TASK OBJECTIVE ▸
Present the stretch of lines from the one containing "Does the photo" through the one containing "(286,406) → (290,337)", both included, as a numbered list with blank lines omitted.
— begin DATASET ENTRIES —
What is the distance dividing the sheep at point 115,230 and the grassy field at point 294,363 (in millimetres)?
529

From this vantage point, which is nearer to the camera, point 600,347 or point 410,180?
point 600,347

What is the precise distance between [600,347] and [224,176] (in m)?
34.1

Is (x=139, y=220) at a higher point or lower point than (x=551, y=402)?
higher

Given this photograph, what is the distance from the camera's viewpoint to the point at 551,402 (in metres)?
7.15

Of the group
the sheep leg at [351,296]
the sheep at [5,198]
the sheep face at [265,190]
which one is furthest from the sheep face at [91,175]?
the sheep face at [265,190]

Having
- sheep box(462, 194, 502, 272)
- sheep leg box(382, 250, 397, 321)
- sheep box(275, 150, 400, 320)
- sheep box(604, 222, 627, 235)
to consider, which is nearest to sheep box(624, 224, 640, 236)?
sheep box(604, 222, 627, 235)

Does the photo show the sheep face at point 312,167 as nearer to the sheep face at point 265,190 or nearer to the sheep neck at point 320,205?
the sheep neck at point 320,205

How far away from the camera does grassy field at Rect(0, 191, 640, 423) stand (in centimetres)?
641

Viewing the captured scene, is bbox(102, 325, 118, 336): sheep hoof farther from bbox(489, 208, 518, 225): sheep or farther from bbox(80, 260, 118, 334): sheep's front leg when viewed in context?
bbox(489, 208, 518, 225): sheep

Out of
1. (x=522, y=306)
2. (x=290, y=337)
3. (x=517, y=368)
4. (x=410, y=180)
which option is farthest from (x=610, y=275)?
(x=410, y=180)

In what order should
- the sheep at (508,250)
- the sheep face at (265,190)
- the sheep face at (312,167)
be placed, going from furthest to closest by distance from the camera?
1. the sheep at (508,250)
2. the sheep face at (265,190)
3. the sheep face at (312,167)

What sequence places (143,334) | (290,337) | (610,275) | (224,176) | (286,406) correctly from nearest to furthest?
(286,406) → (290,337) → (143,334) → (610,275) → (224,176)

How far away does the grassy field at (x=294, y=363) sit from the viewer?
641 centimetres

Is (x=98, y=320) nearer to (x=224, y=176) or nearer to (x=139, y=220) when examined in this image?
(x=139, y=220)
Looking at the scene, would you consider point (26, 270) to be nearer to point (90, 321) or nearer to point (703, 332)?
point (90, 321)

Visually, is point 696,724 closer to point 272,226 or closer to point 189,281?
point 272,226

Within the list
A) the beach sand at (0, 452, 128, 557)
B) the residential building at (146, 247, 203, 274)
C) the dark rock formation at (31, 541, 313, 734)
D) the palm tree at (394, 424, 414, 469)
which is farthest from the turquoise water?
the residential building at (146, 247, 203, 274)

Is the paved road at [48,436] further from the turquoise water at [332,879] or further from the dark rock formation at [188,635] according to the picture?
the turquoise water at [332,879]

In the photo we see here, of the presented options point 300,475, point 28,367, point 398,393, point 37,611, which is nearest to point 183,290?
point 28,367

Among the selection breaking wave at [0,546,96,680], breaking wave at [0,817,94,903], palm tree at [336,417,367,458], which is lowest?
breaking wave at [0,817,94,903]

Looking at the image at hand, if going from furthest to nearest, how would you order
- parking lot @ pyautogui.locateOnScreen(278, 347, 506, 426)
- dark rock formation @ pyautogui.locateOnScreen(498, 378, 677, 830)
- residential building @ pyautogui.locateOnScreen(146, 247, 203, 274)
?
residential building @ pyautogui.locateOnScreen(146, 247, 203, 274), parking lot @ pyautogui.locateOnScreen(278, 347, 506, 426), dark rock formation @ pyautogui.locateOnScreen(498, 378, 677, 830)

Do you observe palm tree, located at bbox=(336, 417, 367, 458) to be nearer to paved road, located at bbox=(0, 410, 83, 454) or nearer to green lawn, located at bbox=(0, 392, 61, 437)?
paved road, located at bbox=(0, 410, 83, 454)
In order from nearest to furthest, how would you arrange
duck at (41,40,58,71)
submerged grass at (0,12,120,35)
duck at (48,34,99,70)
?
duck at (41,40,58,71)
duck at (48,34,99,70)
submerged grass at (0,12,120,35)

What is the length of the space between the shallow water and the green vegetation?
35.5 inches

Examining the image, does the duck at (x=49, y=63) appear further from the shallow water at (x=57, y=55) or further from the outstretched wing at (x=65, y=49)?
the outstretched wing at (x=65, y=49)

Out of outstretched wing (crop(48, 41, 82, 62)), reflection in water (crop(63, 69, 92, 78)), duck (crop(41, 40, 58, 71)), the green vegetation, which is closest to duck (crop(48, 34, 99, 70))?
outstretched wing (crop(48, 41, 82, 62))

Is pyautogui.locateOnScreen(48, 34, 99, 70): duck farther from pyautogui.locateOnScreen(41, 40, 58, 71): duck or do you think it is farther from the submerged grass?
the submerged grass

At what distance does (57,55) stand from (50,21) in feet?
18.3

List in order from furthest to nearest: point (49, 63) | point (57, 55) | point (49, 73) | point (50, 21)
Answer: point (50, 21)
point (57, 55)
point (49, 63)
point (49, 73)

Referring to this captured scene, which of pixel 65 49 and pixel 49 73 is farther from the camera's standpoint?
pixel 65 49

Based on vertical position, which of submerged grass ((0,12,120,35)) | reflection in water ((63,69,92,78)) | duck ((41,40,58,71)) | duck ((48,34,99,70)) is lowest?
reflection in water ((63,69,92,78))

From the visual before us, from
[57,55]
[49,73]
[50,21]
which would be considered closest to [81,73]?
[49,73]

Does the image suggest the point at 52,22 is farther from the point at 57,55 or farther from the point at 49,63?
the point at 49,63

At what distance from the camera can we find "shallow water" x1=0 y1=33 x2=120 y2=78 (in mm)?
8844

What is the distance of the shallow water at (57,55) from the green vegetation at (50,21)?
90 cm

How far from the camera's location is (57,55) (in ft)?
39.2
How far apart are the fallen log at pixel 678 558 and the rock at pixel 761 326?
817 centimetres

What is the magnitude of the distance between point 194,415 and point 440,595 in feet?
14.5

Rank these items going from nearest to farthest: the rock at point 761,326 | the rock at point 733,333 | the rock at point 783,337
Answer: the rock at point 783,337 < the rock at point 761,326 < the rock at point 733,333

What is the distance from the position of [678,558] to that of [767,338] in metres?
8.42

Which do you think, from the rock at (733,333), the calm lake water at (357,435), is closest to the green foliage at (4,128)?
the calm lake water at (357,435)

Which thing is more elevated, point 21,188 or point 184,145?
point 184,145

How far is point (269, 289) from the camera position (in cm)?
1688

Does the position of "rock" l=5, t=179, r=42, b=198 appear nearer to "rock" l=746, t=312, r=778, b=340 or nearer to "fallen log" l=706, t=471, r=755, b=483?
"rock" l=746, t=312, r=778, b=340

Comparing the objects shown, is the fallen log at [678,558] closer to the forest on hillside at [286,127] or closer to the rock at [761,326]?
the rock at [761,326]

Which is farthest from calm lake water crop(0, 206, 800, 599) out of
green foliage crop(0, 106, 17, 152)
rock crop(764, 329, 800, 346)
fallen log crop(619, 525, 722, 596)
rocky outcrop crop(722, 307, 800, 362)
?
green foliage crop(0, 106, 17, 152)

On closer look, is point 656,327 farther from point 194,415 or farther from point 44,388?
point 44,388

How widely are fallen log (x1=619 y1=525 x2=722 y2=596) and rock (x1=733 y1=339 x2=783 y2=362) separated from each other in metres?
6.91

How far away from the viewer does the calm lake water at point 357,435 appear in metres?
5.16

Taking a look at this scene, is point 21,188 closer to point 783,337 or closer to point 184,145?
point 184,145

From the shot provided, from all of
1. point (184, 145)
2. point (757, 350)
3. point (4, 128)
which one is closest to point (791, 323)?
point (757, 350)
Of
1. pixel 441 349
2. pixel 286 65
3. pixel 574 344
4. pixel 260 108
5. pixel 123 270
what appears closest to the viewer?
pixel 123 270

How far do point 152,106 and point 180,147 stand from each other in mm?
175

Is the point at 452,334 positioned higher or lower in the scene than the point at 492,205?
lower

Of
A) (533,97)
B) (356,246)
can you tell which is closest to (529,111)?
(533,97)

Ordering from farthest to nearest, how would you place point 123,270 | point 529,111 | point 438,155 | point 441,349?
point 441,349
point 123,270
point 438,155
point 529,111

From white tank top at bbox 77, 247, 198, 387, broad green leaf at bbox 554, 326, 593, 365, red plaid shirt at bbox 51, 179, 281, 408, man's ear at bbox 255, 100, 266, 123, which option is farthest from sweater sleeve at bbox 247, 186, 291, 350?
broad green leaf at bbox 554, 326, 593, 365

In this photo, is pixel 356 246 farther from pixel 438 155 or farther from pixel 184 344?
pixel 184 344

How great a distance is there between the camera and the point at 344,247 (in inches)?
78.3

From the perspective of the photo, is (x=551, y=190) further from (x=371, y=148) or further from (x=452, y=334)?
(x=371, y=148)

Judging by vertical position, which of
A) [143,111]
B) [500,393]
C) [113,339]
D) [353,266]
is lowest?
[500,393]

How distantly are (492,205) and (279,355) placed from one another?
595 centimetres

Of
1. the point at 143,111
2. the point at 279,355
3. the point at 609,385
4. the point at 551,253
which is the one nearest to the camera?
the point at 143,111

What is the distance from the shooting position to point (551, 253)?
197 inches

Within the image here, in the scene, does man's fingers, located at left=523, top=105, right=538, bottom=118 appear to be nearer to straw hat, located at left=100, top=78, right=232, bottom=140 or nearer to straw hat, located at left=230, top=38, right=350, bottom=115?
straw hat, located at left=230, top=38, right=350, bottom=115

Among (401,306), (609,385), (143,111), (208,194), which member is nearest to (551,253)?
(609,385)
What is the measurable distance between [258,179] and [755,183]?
— end DATASET ENTRIES —
REPLY TO THE TASK ▸
1. Does the photo show the sheep face at point 312,167 as nearer to the sheep face at point 265,190 or nearer to the sheep neck at point 320,205?
2. the sheep neck at point 320,205
3. How far away from the camera does grassy field at Rect(0, 191, 640, 423) stand (in centimetres)?
4. 641
5. Viewing the captured scene, is bbox(102, 325, 118, 336): sheep hoof farther from bbox(489, 208, 518, 225): sheep or farther from bbox(80, 260, 118, 334): sheep's front leg when viewed in context?
6. bbox(489, 208, 518, 225): sheep
7. Out of
8. 1. (x=522, y=306)
9. 2. (x=290, y=337)
10. 3. (x=517, y=368)
11. 4. (x=410, y=180)
12. which option is farthest from (x=610, y=275)?
13. (x=410, y=180)
14. In what order should
15. - the sheep at (508,250)
16. - the sheep face at (265,190)
17. - the sheep face at (312,167)
18. be placed, going from furthest to closest by distance from the camera?
19. 1. the sheep at (508,250)
20. 2. the sheep face at (265,190)
21. 3. the sheep face at (312,167)
22. What sequence places (143,334) | (290,337) | (610,275) | (224,176) | (286,406) correctly from nearest to furthest?
23. (286,406) → (290,337) → (143,334) → (610,275) → (224,176)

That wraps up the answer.